Getting Bulk Raw Data with Rsync
To download GovTrack’s raw data files in bulk, or if you plan to regularly update the files, you should use the rsync tool. Rsync is good for selecting which directory of data you want and keeping your files up to date by only downloading changes on each update.
Using rsync is pretty easy on Linux and Mac if you are comfortable with the command line. It is harder on Windows. Windows users may prefer the GovTrack API.
rsync on Linux and Mac
Once you install rsync, just type on a command-line:
rsync -avz --delete --delete-excluded govtrack.us::govtrackdata/us/112/bills .

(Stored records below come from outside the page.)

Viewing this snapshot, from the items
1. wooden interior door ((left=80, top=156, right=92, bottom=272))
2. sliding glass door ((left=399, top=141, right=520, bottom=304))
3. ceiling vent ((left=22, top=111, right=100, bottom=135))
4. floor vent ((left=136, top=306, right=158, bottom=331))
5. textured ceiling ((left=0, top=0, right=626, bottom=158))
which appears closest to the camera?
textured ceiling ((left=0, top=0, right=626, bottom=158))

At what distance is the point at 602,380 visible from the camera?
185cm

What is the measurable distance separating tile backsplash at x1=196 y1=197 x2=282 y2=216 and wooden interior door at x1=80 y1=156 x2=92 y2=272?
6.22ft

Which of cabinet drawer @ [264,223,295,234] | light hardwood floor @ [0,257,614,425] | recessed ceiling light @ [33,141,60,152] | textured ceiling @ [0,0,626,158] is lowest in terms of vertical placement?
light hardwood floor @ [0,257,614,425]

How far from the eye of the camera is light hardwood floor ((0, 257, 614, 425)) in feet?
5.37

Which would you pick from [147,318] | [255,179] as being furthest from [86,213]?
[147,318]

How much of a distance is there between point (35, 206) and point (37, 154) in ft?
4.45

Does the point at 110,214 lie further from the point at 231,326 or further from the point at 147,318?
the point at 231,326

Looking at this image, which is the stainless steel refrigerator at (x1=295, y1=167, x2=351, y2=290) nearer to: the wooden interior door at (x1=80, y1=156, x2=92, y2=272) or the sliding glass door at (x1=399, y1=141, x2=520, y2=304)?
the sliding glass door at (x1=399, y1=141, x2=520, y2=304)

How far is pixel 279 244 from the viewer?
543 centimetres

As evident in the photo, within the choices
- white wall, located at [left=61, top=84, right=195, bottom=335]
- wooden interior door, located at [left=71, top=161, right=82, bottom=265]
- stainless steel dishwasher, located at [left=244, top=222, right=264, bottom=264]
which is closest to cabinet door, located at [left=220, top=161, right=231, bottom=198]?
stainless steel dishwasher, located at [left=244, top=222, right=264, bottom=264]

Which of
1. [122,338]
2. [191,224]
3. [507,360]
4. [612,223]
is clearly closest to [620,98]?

That is all one line. Note the double colons and the period at the end.
rsync on Windows
On Windows, install DeltaCopy, which contains rsync for Windows. Then on a command line type:
mkdir C:\GovTrackData cd "\Program Files\Synametrics Technologies\DeltaCopy" rsync -avz --delete govtrack.us::govtrackdata/us/112/bills /GovTrackData
Note that you have to give a relative path to your GovTrackData directory because rsync will interpret "C:" as something other than a drive letter, since there are no drive letters in the Unix world. Watch out for the double colons in the middle.
This will put bill XML files in either C:\GovTrackData\bills or C:\cygwin\GovTrackData\bills. cygwin is the name of a common Windows wrapper around Unix tools. That's something to do with DeltaCopy, not GovTrack.